The empirical finding of variability of a subject’s performance from one case to the next, i.e., the phenomenon labelled case-specificity, has widely been interpreted as resulting from variability in knowledge but other hypotheses have been put forward. In fact, the nature and extent of case-specificity may differ from context to context. Test difficulty may lower specificity, i.e., tests that are too easy will elicit consistently good performance and vice versa, limiting specificity. Performance may be dependent on different factors depending on level of expertise, e.g., formal knowledge may be more important to novice students while patient similarity may be more important for expert clinicians (Schmidt and Boshuizen 1993; Schmidt et al. 1992). Clinical speciality has even been suggested as a potential factor (Custers et al. 1996). It has been shown that clinical reasoning strategies vary even for the same individual, and item-difficulty and item-format seem to be important factors too (Heemskerk et al. 2008). Kreiter and Bergus have argued that the variance attributed to the interaction between case and subject may contain residual error linked to factors not included in the model, such as occasion of measurement, and they caution against over-interpretation of this error component (Kreiter and Bergus 2007; Kreiter 2008). Finding a single explanation for results in different study settings may simply not be desirable and we should be wary of interpreting empirical findings by means of speculation rather than sound hypothesis-testing grounded in theoretical frameworks.

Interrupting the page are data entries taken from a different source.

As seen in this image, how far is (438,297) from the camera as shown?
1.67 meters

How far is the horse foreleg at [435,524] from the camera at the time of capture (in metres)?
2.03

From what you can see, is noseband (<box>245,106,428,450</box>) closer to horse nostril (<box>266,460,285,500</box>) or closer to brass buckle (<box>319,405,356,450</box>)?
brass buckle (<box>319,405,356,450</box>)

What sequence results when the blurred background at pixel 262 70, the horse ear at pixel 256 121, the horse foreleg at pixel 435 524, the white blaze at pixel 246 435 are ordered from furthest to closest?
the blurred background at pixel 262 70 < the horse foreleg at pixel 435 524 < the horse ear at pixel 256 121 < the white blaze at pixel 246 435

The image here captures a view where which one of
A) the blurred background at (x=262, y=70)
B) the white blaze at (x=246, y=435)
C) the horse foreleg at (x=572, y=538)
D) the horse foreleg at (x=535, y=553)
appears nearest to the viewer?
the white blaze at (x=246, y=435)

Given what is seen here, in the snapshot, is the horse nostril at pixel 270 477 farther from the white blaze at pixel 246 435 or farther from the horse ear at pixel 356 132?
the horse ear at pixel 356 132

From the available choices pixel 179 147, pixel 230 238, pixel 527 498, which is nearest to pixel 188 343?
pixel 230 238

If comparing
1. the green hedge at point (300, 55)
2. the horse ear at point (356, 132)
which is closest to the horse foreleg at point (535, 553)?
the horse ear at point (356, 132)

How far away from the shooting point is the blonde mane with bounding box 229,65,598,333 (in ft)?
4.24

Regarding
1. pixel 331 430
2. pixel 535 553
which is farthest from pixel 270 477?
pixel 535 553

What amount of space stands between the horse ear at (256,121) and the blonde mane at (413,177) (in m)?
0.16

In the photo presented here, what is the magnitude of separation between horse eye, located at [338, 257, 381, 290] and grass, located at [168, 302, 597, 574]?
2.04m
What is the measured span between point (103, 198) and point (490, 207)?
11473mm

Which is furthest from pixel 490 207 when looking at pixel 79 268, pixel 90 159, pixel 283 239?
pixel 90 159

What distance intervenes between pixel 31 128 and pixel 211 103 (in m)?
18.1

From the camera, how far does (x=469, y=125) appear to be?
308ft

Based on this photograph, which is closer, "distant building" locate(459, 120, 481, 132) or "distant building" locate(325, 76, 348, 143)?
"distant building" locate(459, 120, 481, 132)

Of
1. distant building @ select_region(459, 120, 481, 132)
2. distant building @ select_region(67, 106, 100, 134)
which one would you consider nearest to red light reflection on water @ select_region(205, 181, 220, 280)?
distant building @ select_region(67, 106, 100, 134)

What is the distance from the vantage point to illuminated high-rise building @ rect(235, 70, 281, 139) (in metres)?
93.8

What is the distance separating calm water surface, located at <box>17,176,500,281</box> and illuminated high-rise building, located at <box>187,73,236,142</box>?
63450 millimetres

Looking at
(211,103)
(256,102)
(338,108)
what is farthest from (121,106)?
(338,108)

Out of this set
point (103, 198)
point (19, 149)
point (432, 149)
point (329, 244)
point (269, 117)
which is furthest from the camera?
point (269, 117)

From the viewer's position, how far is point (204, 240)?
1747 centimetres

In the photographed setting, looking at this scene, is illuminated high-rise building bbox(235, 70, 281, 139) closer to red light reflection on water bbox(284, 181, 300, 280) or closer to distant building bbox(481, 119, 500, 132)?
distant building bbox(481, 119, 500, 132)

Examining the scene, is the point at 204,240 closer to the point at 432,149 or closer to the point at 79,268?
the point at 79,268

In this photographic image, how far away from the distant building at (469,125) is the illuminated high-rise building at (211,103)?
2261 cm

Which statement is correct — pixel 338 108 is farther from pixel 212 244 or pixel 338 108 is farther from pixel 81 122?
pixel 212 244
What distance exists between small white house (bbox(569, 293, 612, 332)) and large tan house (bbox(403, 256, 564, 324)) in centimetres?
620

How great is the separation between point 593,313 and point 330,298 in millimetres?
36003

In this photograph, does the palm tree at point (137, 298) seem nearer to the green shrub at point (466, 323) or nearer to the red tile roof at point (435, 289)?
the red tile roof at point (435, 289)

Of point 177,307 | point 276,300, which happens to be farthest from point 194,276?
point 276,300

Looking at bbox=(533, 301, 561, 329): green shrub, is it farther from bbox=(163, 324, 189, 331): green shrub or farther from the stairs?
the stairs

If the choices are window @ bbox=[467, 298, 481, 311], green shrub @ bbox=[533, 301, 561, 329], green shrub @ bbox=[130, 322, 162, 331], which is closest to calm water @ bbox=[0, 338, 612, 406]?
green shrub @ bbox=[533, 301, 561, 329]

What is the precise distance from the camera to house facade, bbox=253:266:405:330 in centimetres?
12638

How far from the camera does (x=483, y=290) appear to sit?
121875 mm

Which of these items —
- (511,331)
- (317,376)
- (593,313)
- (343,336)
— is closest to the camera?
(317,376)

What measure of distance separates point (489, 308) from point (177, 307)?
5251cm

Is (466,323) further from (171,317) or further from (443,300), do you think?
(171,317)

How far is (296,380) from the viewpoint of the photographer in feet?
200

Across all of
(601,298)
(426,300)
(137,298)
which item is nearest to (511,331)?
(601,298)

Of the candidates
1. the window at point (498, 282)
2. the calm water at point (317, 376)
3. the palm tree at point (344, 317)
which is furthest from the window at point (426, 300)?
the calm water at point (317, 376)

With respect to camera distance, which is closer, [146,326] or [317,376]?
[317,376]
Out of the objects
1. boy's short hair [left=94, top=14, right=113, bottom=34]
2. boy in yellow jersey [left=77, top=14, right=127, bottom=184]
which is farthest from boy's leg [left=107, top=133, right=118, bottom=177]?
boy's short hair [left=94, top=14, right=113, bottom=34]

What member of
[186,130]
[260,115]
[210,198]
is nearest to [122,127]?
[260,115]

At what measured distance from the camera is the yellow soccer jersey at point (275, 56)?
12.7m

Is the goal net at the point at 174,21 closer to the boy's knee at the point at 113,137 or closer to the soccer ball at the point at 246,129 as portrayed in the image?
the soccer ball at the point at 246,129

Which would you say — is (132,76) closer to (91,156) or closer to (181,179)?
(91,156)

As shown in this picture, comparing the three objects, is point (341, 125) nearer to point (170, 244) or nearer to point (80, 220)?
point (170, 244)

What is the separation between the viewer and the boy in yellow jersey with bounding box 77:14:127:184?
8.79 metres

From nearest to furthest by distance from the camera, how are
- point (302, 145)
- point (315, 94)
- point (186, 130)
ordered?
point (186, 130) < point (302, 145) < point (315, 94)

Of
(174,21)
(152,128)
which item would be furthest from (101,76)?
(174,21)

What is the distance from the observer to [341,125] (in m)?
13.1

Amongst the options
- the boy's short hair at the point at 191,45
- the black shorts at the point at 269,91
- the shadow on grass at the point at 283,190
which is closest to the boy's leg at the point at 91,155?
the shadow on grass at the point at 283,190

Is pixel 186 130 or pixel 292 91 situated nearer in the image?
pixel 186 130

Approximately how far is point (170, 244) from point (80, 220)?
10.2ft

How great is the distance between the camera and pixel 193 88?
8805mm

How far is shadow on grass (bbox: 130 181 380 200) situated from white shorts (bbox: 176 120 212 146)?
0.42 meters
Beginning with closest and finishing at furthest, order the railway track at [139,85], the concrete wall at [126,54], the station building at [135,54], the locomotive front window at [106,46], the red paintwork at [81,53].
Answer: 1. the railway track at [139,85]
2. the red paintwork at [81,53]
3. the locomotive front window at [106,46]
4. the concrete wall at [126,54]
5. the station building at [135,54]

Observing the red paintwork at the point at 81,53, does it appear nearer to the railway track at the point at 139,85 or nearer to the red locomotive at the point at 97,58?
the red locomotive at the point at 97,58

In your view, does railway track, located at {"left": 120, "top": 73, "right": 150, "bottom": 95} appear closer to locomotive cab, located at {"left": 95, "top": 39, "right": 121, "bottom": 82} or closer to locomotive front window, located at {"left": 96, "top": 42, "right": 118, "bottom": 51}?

While the discussions on the nature of case-specificity continue, the findings do have a practical impact. Reliability of tests using EMIs would benefit from an increase in the number of topics rather than of items per topic. While this may seem counter-intuitive as variance attributed to items was greater than variance attributed to topics, careful analysis of the formula for the G coefficient reveals that error terms are divided by total number of components (e.g., topics, items) rather than nested numbers. Hence if the number of items is constant, increasing the total number of topics (and thus reducing the number of items nested in topics) is the only way to increase reliability. This would, however, increase testing time for the same number of items. Data allowing such estimations was not available so the net effect on reliability per hour of testing is unknown. Nevertheless, increasing the number of topics makes sense from a content-validity standpoint, especially in general practice where the domain one wants to generalise to is so broad. Using topics which are more cross-sectional may be one way to strike a balance between broad sampling of cases and satisfactory reliability per unit of testing time.